Heres one of my jobs. The guy in the video is not me, its my brother who was lookin for work and is his first demo job so i let him get some seat time. This tear down took two days and about 7- 30 yard dumpsters. House was fully furnished
[ame=http://www.youtube.com/watch?v=QpkKXhbfAdg&list=UUSSFUkguBXBANxXL8YRZx1g&index=44&feature=plcp]andover demo - YouTube[/ame]
 
   / Opinion needed from an excavator operator or other #17  
I agree with the others, the stone is worth the time and effort to pallet and resell / or use on a future project.

An excavator with thumb would be my preferred machine. Grab what you can from up top, pick a spot and excavate a ramp down, then finish moving debris from the bottom setting it up top.

Two dumpsters, a trash and a metal dumpster. You might not have enough metal to get paid for the scrap...but you probably will have enough to get it hauled away free. Have the dumpsters there and direct load as much as you can to keep from handling the debris twice.

What to do —
a - Write out the section of the demolition forum passage that begins with the words containing "An excavator with" and ends with "the debris twice.".
b - Continue the demolition forum passage from the point where it stops.

Data section —
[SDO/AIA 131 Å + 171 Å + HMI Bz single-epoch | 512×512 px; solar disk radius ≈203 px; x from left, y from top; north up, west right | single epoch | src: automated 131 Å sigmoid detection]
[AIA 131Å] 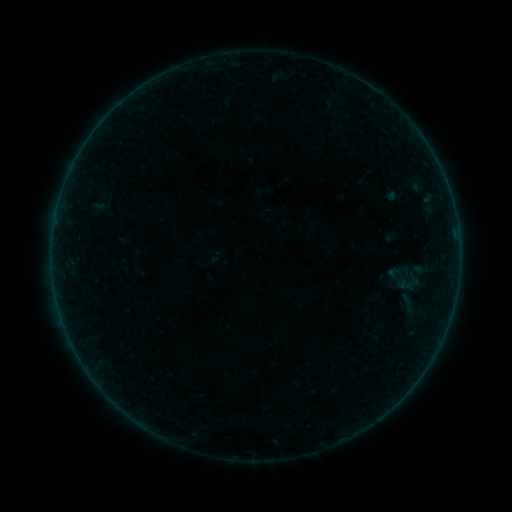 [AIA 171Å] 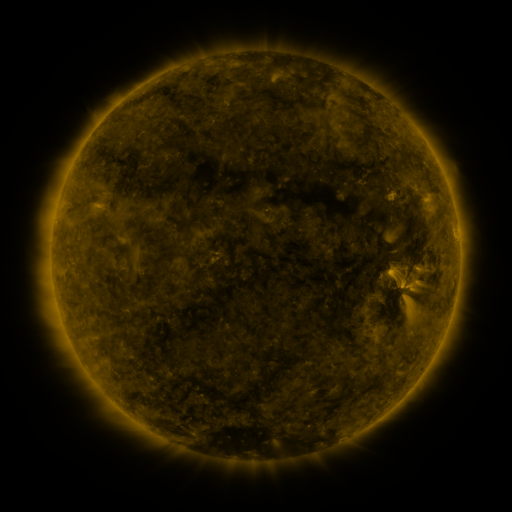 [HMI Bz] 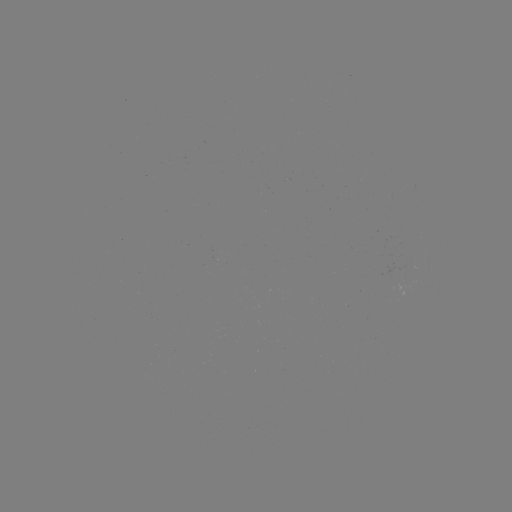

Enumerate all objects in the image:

Expected outputs —
a -
An excavator with thumb would be my preferred machine. Grab what you can from up top, pick a spot and excavate a ramp down, then finish moving debris from the bottom setting it up top.

Two dumpsters, a trash and a metal dumpster. You might not have enough metal to get paid for the scrap...but you probably will have enough to get it hauled away free. Have the dumpsters there and direct load as much as you can to keep from handling the debris twice.

b -
After you get all of the debris out, put a pallet on forks (if you have them) and drive down in the hole with your tractor. Put the pallet up to the rock wall -close to the top, and start stacking rock.

Not sure how much weight you can lift, but you can do the math and figure how many pallets you will need for the rock. My guess even if you have a helper, this is going to take a few days.

Not sure of your plans for the excavator after the rock removal? If you planned on using it to backfill, the rock salvage operation will interfere and likely push you past your one week rental. If so, once you have cleaned up on the inside, you could use the excavator bucket to tip the rock into the hole, the use your bucket on the tractor to scoop and remove. Haul to the topside and dump.

This will make it harder to palletize, but you can always do a little at a time on your schedule.